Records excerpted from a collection
####################

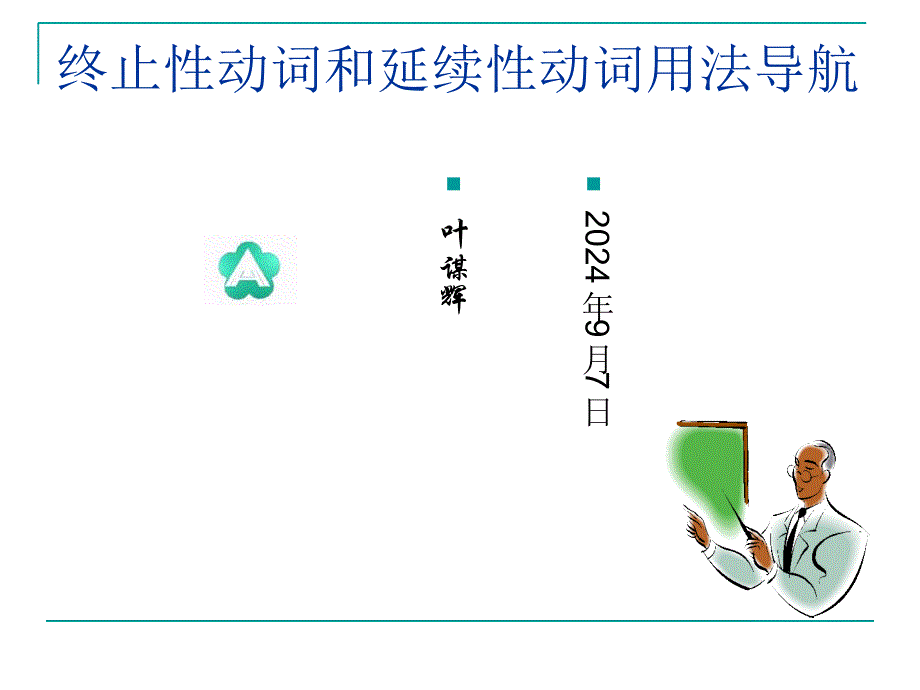 终止性动词和延续性动词用法导航_第1页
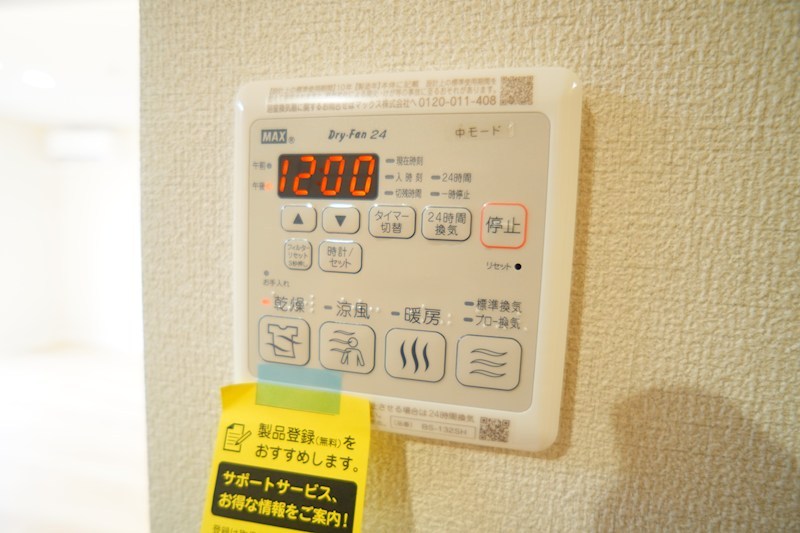 レジデンス三条宮前 その他31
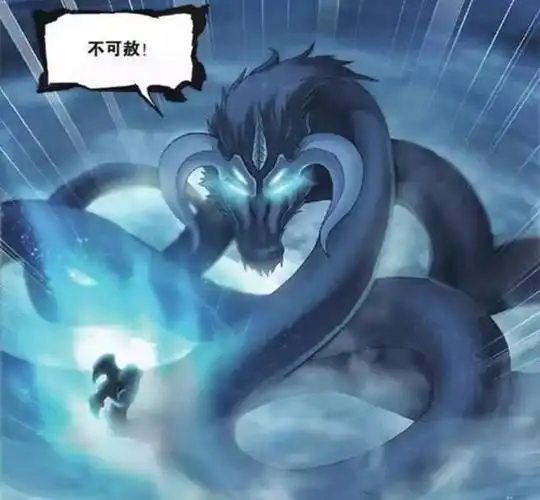 斗罗大陆:天青牛蟒是星斗大森林的主宰?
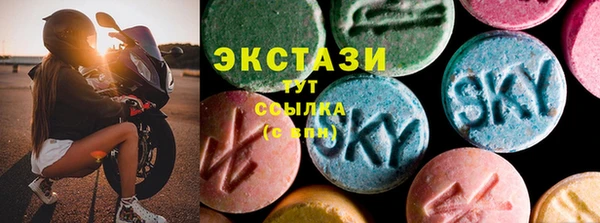 героин Богданович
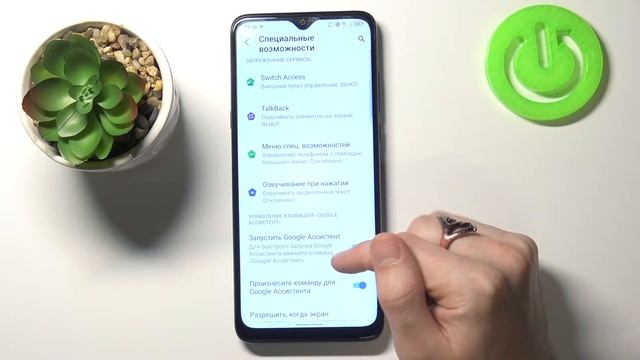Как войти в настройки вибрации на TCL 20 SE / Изменить вибрацию телефона смотреть онлайн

####################

*WHAT YOU SHOULD DO:* Reproduce the captions in this material word for word, leaving out the pictures.

*SOLUTION:*
 终止性动词和延续性动词用法导航_第1页
 レジデンス三条宮前 その他31
 斗罗大陆:天青牛蟒是星斗大森林的主宰?
 героин Богданович
Как войти в настройки вибрации на TCL 20 SE / Изменить вибрацию телефона смотреть онлайн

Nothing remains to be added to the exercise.